### TASK DESCRIPTION
From the line containing "Researchers compared the" down to the final line of the entries below, restate each line word for word and add nothing.

### INPUT
_ _ _

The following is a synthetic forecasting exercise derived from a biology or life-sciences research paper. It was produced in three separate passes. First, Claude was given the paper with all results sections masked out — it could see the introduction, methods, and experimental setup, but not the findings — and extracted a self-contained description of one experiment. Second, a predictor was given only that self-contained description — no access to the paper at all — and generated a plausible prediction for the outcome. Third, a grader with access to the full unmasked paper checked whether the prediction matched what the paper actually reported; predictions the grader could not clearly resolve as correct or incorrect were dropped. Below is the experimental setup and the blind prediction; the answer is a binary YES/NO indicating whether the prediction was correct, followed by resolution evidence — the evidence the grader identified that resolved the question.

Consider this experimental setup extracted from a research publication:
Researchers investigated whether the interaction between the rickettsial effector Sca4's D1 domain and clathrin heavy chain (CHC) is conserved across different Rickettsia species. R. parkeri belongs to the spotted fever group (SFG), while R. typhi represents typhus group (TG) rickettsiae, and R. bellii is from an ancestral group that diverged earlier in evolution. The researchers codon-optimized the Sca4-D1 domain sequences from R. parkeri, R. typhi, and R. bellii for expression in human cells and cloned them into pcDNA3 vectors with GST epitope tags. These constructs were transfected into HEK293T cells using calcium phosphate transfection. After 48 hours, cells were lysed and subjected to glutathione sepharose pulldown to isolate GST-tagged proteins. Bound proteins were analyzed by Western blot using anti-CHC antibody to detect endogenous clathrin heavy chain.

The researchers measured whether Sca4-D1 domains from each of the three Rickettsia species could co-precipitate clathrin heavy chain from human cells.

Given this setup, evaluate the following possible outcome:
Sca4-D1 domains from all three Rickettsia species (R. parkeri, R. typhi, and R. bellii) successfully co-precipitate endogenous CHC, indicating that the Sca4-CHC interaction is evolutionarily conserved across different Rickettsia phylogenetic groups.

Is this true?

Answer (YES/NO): YES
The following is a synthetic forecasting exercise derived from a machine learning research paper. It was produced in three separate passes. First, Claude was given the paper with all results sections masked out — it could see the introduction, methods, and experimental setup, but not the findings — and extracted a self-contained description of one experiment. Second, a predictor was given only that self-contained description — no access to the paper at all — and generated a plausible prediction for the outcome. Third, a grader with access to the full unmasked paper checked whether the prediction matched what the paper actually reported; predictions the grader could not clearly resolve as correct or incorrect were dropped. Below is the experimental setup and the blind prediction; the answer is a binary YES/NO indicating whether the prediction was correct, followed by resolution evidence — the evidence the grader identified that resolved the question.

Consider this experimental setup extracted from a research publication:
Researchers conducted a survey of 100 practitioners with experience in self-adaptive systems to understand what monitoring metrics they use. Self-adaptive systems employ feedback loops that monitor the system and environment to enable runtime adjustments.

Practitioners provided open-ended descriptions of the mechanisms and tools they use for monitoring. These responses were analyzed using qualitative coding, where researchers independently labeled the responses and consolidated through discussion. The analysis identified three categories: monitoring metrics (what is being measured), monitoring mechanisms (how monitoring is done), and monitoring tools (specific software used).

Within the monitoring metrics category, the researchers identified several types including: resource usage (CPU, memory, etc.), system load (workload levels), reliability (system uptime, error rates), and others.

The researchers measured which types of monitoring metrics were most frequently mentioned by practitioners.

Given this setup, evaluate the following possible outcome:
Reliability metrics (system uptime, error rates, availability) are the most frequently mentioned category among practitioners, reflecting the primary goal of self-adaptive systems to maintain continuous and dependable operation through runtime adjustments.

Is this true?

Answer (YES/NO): NO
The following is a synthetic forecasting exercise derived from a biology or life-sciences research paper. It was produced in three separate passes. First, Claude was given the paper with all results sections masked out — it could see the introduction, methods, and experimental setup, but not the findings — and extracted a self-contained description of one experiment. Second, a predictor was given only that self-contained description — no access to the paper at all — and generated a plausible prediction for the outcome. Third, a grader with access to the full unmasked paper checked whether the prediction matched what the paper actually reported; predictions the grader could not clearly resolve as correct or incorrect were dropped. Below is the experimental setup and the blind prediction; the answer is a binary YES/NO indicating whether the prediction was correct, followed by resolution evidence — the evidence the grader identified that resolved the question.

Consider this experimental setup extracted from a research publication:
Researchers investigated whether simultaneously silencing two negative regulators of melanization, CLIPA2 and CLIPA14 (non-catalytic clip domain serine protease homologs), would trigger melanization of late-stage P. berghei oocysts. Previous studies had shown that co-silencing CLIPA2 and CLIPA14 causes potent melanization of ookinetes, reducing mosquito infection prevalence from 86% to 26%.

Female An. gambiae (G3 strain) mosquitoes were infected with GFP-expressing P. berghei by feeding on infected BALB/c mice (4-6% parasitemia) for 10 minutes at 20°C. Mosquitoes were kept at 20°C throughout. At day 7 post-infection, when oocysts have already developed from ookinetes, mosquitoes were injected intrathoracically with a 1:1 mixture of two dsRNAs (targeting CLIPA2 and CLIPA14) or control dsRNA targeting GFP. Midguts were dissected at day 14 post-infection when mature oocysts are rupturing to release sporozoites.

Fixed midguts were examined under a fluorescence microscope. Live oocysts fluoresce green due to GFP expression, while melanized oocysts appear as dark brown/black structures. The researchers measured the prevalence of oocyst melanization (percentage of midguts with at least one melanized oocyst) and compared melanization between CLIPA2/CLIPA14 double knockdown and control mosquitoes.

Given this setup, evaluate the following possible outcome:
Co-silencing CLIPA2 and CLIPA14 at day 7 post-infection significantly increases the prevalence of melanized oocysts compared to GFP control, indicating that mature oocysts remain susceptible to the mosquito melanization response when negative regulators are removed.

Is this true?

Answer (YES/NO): YES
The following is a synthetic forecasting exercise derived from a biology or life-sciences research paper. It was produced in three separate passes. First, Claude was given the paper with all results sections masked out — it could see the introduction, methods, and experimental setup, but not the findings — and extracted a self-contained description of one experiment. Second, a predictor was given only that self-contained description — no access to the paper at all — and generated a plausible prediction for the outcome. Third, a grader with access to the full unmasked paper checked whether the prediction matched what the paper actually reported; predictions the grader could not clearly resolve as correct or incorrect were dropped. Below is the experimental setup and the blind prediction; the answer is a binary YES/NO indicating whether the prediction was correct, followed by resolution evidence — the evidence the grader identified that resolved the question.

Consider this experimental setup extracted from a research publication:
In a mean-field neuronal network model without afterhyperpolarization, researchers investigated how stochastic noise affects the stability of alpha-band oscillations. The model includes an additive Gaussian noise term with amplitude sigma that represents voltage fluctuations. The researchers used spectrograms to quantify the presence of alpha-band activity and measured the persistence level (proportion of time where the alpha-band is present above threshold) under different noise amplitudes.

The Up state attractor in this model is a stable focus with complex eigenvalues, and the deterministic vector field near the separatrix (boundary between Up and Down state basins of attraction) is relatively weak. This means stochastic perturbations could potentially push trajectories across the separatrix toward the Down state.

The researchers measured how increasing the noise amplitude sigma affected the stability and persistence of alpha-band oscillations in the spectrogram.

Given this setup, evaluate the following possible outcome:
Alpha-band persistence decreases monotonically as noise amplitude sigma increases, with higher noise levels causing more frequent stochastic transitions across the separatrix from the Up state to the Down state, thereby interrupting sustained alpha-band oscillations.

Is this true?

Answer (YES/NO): NO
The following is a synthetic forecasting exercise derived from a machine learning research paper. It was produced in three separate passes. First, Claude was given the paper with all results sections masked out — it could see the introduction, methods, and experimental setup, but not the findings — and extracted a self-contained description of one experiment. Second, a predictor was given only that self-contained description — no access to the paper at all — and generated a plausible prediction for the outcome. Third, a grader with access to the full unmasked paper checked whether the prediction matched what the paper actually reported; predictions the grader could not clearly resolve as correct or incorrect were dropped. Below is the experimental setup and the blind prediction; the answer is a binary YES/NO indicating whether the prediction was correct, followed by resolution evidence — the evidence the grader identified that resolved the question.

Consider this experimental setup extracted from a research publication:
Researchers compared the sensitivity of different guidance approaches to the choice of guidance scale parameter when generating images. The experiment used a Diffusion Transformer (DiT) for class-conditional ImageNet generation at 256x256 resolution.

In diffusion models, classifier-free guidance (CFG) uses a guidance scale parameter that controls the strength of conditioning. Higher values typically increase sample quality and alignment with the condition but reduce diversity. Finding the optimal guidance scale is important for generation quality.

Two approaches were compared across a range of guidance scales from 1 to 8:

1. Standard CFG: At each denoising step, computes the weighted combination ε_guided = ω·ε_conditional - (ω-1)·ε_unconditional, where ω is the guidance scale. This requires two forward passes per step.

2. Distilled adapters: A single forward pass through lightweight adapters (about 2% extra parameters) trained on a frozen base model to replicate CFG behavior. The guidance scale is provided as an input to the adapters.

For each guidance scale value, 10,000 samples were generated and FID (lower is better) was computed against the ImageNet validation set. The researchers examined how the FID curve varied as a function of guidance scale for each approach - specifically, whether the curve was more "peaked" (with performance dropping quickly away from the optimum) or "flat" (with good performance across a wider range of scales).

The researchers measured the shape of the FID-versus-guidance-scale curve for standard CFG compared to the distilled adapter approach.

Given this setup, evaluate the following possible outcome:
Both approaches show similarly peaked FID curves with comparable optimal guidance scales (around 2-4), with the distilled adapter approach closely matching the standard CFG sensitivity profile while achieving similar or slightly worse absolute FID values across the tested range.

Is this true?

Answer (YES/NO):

_ _ _

### SOLUTION FOR THIS TASK
Researchers compared the sensitivity of different guidance approaches to the choice of guidance scale parameter when generating images. The experiment used a Diffusion Transformer (DiT) for class-conditional ImageNet generation at 256x256 resolution.

In diffusion models, classifier-free guidance (CFG) uses a guidance scale parameter that controls the strength of conditioning. Higher values typically increase sample quality and alignment with the condition but reduce diversity. Finding the optimal guidance scale is important for generation quality.

Two approaches were compared across a range of guidance scales from 1 to 8:

1. Standard CFG: At each denoising step, computes the weighted combination ε_guided = ω·ε_conditional - (ω-1)·ε_unconditional, where ω is the guidance scale. This requires two forward passes per step.

2. Distilled adapters: A single forward pass through lightweight adapters (about 2% extra parameters) trained on a frozen base model to replicate CFG behavior. The guidance scale is provided as an input to the adapters.

For each guidance scale value, 10,000 samples were generated and FID (lower is better) was computed against the ImageNet validation set. The researchers examined how the FID curve varied as a function of guidance scale for each approach - specifically, whether the curve was more "peaked" (with performance dropping quickly away from the optimum) or "flat" (with good performance across a wider range of scales).

The researchers measured the shape of the FID-versus-guidance-scale curve for standard CFG compared to the distilled adapter approach.

Given this setup, evaluate the following possible outcome:
Both approaches show similarly peaked FID curves with comparable optimal guidance scales (around 2-4), with the distilled adapter approach closely matching the standard CFG sensitivity profile while achieving similar or slightly worse absolute FID values across the tested range.

Is this true?

Answer (YES/NO):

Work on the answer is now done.